Penggunaan bahasa dalam teks tergantung pada pokok dan tujuan teks yang bersangkutan. Cara penggunaan bahasa yang sendirinya ditentukan juga oleh pengarangnya. Pengarang akan membuat bahasa sedemikian rupa sesuai kalangan yang dibidik untuk membaca cerpennya.

Dalam penelitian ini unsur bahasa juga dimunculkan tetapi tidak dibahas secara keselurahan dan mendalam. Fokus pembahasan hanya bagaimana penggunaan bahasa oleh pengarang, agar cerpen yang ia tulis dapat dipahami olah pembaca dengan mudah.

f. Amanat

Amanat adalah pesan moral yang ingin disampaikan penulis kepada pembaca (Wiyanto, 2004: 25). Pesan yang ingin disampaikan biasanya tidak secara langsung tetapi lewat naskah yang disajikan. Sehingga pembaca menyimpulkan pelajaran moral apa yang diperoleh dari membaca.

Menurut Sudjiman (1988: 57—58) amanat merupakan ajaran moral atau pesan yang ingin disampaikan oleh pengarang dari cerita.

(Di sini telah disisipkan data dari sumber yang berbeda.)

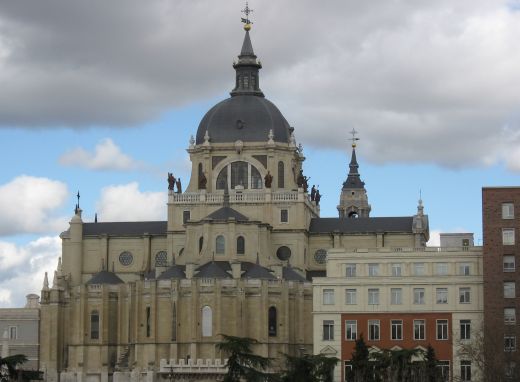 Свещеник предотврати бомбен атентат в Мадрид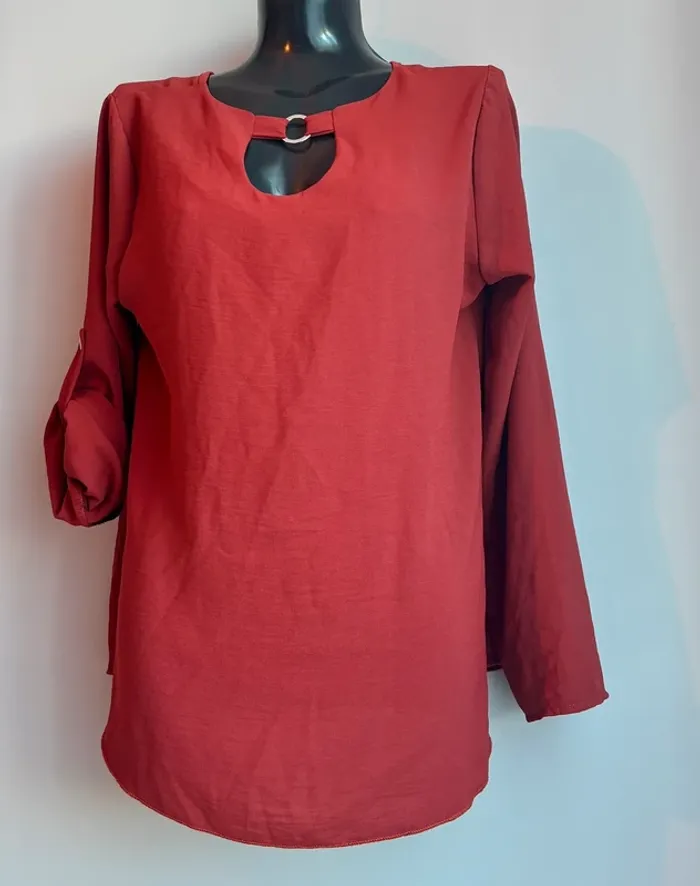 Haut bordeaux taille 40 – voir photo & mesures - photo numéro 2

Amanat dalam cerita dapat secara eksplisit dan implisit. Eksplisit jika

nasihat, anjuran, larangan, dan sebagainya. Berkenaan dengan gagasan yang mendasari cerita.

Hal yang dapat petik dari suatu cerita berupa amanat. Cerita dalam cerpen memberikan hikmah yang bisa dijadikan pelajaran berharga dan mengingatkan kepada pembacanya untuk selalu berjalan pada hal yang positif. Sehingga bisa menjadi manusia yang memiliki tujuan hidup dengan mematuhi hal-hal yang dianggap positif dan menjahui kebiasaan negatif. Amanat merupakan suatu pesan yang ingin disampaikan oleh pengarang untuk pembacanya.